(Parts of the exercise)
1/ Answer these questions from the article on the composition "Stardust":
(a) What genre is the single listed as?
(b) What is the track's length?
(c) Which single from Electronica 1: The Time Machine was "Stardust"?
2/ Reproduce word for word everything in the article on the composition "Stardust" from "Armin van Buuren singles" down to "The Time Machine.".

(Selected excerpt)
###

Single by Jean-Michel Jarre and Armin van Buuren

from the album Electronica 1: The Time Machine
- Released: 31 July 2015
- Genre: Uplifting trance
- Length: 4:38
- Label: Columbia; Sony;
- Songwriters: Jean-Michel Jarre; Armin van Buuren;
- Producers: Jean-Michel Jarre; Armin van Buuren;

Jean-Michel Jarre singles chronology
| "Watching You" (2015) | "Stardust" (2015) | "If!..." (2015) |

Armin van Buuren singles chronology
| "Another You" (2015) | "Stardust" (2015) | "Off the Hook" (2015) |

= Stardust (composition) =

2015 composition by Jean-Michel Jarre and Armin van Buuren

"Stardust" is an instrumental composition by French composer and producer Jean-Michel Jarre in collaboration with Dutch disc jockey and producer Armin van Buuren. It was released on 31 July 2015 as digital download by Columbia Records as the fifth single from Jarre's seventeenth studio album, Electronica 1: The Time Machine.

== Background and release ==
Jean-Michel Jarre has been Armin van Buuren's musical idol during its childhood. Van Buuren's music is often inspired by Jarre's productions. Jarre declared about the track : “I also think that this track is conveying both our identities”.

###

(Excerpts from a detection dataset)
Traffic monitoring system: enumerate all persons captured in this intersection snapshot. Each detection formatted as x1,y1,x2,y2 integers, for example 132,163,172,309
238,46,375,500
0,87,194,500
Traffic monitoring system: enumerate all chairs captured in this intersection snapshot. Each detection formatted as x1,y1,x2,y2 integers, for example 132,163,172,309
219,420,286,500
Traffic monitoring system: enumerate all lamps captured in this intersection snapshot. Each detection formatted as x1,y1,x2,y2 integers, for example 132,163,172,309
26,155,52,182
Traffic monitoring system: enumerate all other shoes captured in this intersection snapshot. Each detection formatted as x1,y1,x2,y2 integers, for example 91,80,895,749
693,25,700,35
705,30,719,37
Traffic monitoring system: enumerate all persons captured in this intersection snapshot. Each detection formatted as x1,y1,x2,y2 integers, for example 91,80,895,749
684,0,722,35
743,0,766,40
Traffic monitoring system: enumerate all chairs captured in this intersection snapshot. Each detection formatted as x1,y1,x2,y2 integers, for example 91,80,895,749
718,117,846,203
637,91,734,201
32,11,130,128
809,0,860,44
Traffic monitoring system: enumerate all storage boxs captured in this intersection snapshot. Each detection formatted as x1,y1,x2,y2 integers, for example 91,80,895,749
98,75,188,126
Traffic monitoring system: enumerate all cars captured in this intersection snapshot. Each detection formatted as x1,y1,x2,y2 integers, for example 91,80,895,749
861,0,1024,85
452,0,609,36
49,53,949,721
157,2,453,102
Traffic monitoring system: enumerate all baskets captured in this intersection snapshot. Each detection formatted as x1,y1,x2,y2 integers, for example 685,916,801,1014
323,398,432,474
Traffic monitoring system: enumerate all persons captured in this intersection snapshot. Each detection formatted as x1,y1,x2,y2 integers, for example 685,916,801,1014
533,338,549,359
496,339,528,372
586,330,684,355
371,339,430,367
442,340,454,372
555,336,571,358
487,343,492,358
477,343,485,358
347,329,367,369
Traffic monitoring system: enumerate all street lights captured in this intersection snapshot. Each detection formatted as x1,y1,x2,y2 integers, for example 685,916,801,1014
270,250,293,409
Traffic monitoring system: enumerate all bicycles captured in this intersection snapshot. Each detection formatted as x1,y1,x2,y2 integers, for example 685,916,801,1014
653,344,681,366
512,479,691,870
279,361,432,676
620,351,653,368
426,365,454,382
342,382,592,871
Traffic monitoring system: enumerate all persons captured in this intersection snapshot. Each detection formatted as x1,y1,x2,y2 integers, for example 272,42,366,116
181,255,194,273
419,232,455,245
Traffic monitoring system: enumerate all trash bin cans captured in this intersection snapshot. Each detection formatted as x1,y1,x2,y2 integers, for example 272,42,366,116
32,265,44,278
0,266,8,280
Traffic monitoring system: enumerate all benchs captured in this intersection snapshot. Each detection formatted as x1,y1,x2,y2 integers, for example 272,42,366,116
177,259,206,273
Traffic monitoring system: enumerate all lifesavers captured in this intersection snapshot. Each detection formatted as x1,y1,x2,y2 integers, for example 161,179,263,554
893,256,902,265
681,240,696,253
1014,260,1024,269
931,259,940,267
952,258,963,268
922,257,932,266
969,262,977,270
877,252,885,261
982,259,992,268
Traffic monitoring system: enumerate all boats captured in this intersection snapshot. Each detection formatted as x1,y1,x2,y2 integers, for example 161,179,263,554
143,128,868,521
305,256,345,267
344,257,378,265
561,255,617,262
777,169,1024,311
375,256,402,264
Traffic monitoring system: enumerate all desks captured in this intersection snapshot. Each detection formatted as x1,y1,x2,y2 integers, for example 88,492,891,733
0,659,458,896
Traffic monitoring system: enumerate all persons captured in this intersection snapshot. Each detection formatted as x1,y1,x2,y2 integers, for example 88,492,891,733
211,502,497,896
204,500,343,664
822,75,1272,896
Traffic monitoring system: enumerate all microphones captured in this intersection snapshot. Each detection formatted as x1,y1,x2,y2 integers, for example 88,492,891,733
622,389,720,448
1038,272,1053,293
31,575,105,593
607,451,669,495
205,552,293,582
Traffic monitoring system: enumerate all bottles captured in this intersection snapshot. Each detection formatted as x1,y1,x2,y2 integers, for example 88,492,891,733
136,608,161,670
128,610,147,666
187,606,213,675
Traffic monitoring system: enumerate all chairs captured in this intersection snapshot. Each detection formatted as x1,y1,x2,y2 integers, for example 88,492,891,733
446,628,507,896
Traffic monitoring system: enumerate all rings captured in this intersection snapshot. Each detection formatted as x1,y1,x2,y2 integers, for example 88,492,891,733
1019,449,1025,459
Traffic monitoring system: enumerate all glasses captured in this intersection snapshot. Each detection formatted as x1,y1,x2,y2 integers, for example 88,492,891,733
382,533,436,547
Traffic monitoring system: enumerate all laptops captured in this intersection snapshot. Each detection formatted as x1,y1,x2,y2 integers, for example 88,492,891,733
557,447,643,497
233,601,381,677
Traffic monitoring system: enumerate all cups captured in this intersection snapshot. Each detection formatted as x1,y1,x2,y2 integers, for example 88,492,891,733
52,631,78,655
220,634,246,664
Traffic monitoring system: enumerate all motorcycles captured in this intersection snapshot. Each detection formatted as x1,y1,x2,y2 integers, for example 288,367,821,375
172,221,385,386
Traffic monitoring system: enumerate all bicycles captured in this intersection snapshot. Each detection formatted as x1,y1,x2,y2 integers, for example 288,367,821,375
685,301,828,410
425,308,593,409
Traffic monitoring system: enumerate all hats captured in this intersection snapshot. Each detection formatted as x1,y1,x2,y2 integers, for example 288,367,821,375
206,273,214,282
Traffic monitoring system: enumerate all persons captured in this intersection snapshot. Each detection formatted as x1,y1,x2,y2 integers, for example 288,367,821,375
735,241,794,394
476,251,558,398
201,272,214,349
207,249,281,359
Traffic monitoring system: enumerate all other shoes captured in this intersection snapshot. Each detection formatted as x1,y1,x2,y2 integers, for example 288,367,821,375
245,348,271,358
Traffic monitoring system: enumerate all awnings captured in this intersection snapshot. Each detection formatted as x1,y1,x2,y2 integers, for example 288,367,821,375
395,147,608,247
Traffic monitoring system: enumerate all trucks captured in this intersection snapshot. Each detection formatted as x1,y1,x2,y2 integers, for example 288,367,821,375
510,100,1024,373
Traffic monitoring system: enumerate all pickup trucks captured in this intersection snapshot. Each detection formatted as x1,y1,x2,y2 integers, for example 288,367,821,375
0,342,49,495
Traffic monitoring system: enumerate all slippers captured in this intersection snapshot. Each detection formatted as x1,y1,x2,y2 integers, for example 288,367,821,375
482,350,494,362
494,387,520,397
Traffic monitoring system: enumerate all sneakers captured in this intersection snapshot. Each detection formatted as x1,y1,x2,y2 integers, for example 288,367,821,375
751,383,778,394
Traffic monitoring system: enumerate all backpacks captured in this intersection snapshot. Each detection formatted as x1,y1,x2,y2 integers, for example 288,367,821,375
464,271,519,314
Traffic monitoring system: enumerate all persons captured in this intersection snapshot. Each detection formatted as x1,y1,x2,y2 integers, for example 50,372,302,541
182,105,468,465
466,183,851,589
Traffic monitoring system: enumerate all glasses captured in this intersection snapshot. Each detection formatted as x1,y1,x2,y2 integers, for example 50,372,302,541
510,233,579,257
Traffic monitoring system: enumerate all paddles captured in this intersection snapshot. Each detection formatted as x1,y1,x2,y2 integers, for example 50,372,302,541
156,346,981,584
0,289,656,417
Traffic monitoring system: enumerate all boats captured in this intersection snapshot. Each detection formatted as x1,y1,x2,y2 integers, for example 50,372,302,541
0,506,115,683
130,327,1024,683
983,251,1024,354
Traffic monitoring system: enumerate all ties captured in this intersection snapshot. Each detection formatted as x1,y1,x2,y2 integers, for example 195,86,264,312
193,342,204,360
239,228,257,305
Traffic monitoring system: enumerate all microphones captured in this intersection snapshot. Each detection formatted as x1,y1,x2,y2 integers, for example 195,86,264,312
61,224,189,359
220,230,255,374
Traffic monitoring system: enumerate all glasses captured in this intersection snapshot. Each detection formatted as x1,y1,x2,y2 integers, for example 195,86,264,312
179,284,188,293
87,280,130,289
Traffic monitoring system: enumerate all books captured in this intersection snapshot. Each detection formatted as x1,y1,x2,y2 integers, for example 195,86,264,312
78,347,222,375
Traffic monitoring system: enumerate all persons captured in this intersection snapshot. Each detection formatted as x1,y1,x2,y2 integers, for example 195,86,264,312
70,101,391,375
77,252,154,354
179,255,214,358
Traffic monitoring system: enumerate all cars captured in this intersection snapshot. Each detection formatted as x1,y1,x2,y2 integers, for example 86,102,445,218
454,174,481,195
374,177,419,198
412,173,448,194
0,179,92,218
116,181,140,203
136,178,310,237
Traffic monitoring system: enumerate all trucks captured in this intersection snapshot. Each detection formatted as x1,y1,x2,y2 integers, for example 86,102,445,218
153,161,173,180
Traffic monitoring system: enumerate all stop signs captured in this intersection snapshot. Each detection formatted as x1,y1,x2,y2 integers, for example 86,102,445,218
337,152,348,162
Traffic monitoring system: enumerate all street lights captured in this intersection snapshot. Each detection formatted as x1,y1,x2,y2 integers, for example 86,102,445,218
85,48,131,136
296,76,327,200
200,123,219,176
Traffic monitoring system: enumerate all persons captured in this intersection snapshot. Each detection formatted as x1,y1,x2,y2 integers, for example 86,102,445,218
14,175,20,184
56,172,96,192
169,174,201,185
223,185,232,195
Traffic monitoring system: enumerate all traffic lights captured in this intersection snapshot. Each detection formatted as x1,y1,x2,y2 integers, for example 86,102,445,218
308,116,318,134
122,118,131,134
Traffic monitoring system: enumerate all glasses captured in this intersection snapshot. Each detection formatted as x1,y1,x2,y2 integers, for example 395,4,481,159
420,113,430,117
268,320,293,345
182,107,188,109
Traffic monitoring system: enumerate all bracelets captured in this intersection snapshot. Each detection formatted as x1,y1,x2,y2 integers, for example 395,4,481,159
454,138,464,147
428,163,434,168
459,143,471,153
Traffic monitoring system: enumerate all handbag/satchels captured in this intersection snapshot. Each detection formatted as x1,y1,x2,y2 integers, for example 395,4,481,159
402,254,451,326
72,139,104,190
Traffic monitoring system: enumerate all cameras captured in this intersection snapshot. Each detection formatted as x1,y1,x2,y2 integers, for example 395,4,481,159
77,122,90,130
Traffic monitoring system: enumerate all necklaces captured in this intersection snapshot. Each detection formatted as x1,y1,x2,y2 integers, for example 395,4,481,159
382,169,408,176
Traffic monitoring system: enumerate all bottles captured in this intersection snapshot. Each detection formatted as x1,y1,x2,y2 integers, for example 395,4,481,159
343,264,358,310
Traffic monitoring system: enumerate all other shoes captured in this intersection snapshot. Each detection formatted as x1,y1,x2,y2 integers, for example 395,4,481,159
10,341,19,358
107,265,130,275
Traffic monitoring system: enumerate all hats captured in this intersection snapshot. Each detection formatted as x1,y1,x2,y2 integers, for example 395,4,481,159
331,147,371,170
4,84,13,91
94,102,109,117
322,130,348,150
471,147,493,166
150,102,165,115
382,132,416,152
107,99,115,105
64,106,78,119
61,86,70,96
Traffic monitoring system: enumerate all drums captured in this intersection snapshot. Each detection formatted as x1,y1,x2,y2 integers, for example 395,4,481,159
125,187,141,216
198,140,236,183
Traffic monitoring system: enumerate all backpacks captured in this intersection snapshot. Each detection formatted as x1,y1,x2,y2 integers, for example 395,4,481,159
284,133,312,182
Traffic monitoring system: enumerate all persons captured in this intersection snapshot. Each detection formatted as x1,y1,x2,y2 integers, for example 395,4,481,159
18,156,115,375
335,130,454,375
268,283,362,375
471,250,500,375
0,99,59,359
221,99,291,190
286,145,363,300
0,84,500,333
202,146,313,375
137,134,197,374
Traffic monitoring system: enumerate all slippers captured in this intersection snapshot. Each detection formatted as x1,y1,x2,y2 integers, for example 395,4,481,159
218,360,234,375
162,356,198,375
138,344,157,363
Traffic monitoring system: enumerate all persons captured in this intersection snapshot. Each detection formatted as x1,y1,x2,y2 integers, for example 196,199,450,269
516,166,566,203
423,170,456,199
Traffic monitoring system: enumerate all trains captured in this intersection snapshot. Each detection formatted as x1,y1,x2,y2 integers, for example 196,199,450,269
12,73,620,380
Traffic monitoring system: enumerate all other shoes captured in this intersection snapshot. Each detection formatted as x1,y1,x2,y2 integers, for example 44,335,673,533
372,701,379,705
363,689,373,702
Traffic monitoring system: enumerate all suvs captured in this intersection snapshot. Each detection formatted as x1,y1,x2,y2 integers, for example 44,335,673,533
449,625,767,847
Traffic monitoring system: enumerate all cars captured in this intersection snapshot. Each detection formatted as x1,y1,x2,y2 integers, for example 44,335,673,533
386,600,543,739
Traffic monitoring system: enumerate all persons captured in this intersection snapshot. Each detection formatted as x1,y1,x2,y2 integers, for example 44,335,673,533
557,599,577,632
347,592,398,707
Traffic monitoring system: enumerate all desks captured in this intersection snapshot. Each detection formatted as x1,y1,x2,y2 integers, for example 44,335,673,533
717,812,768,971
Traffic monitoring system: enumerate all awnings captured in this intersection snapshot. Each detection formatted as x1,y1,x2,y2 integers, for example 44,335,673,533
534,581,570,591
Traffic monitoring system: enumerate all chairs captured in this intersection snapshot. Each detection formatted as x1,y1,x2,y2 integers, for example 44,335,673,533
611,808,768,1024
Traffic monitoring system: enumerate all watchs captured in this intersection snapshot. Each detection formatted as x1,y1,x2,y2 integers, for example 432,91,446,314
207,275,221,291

###

(Results of the exercise)
1/
(a) Uplifting trance
(b) 4:38
(c) The fifth single

2/
Armin van Buuren singles chronology
| "Another You" (2015) | "Stardust" (2015) | "Off the Hook" (2015) |

= Stardust (composition) =

2015 composition by Jean-Michel Jarre and Armin van Buuren

"Stardust" is an instrumental composition by French composer and producer Jean-Michel Jarre in collaboration with Dutch disc jockey and producer Armin van Buuren. It was released on 31 July 2015 as digital download by Columbia Records as the fifth single from Jarre's seventeenth studio album, Electronica 1: The Time Machine.